▶ **PROMPT**
Locate every line in the listing that contains the word "highest", taking case into account, and copy each of those lines.

(Extracted records)
/---

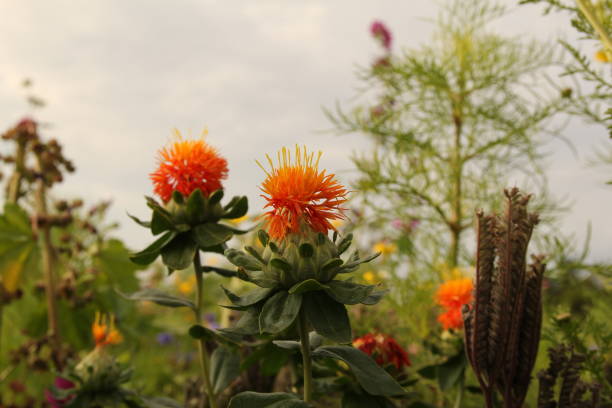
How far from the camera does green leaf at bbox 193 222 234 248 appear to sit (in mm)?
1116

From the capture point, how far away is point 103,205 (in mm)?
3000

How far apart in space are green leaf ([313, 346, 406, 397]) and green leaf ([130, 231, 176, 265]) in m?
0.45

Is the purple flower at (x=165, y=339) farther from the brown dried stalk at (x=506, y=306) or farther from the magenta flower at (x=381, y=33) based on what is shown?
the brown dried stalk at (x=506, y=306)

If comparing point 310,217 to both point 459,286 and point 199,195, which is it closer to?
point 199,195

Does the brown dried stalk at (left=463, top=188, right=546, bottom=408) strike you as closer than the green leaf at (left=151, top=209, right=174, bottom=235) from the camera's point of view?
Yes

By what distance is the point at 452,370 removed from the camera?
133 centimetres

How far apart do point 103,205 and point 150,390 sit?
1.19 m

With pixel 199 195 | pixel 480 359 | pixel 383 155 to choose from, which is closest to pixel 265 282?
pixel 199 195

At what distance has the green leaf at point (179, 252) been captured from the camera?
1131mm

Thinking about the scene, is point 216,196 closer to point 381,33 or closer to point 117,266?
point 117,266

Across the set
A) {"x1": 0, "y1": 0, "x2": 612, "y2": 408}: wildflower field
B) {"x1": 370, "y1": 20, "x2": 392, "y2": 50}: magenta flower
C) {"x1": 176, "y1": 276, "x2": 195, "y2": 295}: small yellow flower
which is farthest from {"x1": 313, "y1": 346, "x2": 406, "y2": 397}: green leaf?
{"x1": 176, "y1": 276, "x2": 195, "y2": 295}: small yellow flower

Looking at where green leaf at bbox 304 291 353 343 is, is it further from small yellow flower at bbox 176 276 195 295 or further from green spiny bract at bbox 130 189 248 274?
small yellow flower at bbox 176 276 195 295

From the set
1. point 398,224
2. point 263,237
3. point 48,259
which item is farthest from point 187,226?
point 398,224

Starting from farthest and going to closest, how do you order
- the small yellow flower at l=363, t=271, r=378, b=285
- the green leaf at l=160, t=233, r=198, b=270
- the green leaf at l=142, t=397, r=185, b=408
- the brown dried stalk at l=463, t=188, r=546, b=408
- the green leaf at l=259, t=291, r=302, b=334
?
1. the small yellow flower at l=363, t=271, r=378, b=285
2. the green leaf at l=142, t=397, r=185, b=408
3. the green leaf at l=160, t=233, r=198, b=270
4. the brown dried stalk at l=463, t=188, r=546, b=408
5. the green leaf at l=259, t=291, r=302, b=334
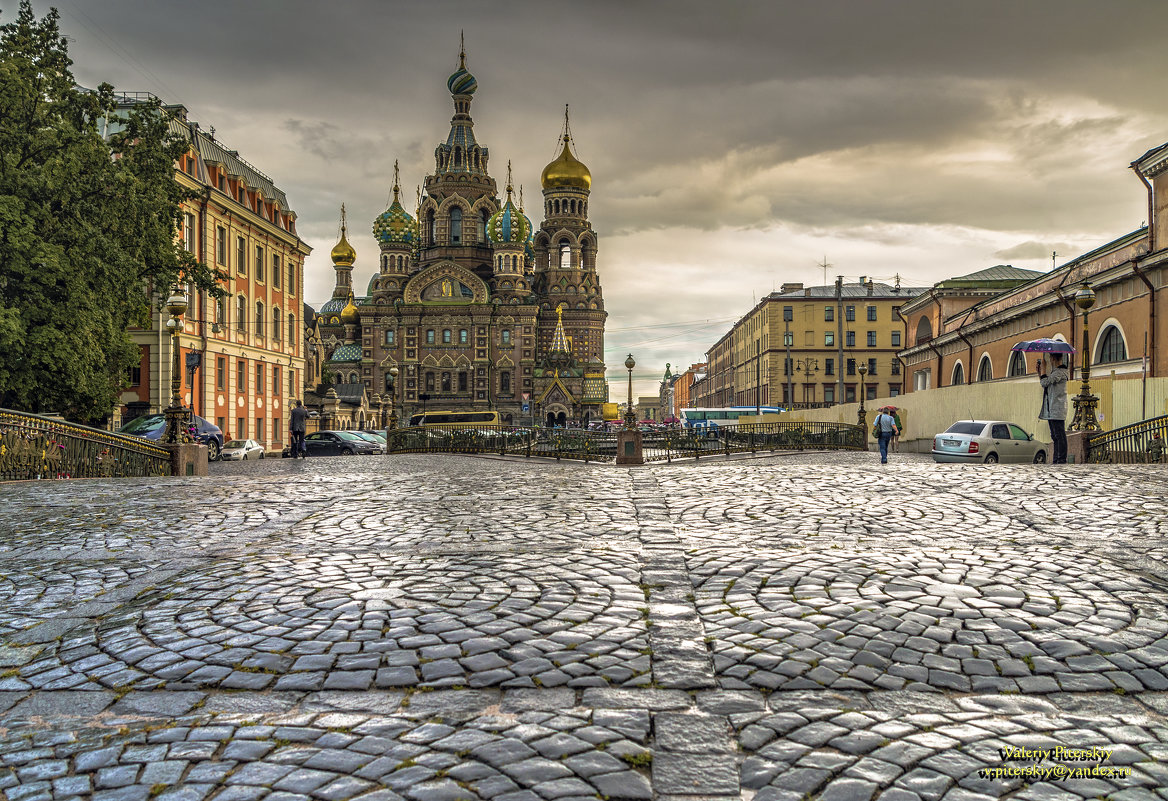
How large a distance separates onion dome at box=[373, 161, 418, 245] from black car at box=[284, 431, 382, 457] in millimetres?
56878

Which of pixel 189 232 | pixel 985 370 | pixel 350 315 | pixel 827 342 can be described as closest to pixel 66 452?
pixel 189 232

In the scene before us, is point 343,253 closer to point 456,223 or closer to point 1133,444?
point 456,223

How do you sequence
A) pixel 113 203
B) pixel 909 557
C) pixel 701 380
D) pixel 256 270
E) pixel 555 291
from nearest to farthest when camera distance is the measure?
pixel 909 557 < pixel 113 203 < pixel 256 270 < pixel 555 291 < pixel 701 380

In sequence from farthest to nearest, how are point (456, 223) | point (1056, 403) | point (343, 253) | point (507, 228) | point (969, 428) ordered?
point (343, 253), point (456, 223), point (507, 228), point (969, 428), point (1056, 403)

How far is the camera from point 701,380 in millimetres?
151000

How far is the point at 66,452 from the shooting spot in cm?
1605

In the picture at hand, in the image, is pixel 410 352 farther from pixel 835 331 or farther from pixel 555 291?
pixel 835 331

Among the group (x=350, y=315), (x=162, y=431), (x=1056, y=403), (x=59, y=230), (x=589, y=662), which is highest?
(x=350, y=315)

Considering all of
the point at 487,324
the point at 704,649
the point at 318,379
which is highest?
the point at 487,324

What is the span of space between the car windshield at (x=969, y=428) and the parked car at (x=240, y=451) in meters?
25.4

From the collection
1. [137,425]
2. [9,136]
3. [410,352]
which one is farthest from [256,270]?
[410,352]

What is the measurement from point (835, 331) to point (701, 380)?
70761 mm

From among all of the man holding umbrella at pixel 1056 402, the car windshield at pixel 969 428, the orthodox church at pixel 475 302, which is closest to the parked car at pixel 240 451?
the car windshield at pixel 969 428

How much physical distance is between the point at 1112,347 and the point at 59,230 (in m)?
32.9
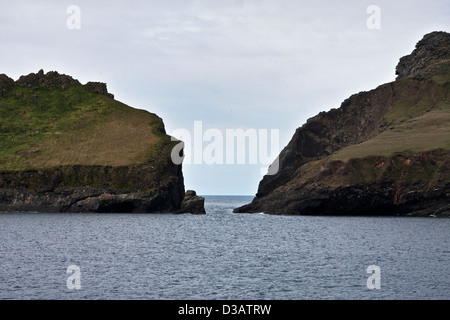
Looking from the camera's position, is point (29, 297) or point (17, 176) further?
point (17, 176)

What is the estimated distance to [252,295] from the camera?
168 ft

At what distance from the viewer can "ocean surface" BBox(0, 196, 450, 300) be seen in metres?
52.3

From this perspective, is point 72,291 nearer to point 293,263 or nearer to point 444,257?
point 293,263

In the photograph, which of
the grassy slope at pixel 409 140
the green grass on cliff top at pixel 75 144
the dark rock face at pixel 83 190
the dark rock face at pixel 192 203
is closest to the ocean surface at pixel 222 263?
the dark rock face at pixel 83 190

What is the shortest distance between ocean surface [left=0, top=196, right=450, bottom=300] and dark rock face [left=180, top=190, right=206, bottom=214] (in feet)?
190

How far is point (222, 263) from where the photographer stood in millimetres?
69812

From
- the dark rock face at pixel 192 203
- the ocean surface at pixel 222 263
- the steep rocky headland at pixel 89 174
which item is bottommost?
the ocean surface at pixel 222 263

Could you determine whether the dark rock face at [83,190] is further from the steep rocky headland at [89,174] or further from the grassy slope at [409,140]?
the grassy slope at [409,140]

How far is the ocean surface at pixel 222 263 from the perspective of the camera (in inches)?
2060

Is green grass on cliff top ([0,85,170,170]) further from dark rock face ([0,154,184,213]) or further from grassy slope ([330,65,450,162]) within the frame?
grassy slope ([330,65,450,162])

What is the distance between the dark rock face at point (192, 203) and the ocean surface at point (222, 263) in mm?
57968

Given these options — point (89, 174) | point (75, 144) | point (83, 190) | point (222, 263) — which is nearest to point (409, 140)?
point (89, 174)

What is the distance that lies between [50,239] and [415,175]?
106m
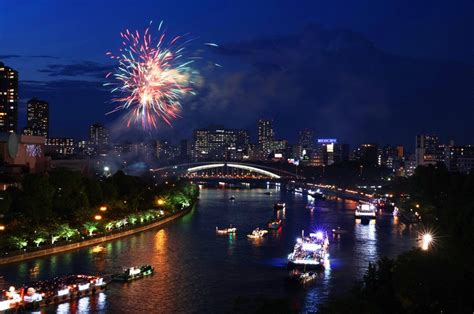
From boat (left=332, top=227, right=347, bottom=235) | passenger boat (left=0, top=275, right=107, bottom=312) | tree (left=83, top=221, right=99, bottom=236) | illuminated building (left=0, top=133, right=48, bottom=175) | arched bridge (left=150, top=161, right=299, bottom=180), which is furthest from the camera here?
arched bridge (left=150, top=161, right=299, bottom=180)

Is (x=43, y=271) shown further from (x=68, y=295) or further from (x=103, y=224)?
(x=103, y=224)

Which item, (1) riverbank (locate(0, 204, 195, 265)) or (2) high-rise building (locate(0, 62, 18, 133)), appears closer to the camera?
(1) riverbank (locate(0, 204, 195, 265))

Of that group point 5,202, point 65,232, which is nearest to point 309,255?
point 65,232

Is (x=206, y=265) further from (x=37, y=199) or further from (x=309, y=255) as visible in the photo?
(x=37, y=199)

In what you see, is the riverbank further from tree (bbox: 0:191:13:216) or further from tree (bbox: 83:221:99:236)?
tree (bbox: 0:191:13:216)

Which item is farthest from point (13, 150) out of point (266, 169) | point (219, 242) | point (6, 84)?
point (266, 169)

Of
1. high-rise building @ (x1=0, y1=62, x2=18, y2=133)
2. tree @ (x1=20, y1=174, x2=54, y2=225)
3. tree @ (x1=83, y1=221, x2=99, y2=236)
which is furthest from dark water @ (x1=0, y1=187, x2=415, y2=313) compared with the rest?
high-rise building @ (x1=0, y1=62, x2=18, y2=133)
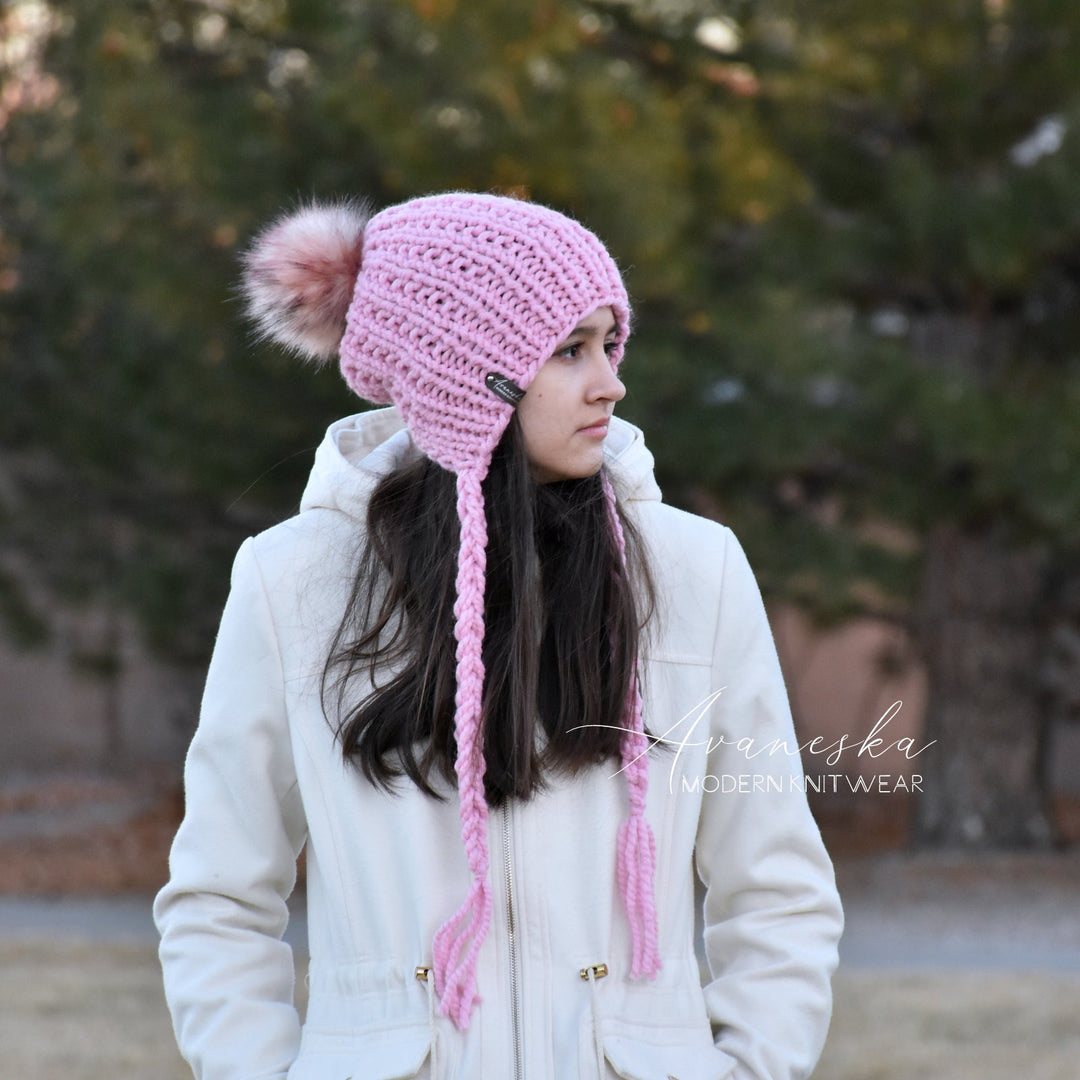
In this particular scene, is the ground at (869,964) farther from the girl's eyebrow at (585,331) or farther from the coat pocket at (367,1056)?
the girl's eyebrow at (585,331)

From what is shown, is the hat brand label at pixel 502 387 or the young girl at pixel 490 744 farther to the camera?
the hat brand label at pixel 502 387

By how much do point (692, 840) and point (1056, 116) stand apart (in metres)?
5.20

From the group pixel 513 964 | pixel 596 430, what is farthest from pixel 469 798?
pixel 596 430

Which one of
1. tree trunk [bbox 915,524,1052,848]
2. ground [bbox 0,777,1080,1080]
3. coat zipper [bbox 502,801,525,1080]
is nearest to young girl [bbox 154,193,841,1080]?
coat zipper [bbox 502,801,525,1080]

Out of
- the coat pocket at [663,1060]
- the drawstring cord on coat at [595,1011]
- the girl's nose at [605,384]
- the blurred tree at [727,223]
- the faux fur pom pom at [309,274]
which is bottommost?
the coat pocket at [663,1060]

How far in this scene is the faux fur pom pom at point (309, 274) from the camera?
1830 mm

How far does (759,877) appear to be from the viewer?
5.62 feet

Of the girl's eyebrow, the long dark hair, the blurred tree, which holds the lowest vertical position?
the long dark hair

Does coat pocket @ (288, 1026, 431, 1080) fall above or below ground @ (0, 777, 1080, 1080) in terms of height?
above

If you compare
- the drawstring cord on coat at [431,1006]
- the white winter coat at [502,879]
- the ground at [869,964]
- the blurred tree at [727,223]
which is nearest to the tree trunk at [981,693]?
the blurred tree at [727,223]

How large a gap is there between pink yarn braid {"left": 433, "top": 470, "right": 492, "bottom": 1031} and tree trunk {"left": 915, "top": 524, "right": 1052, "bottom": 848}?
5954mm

\---

▶ **EXERCISE OUTPUT**
Among the group (x=350, y=315), (x=162, y=431), (x=1056, y=403), (x=59, y=230), (x=589, y=662), which is highest?
which is highest?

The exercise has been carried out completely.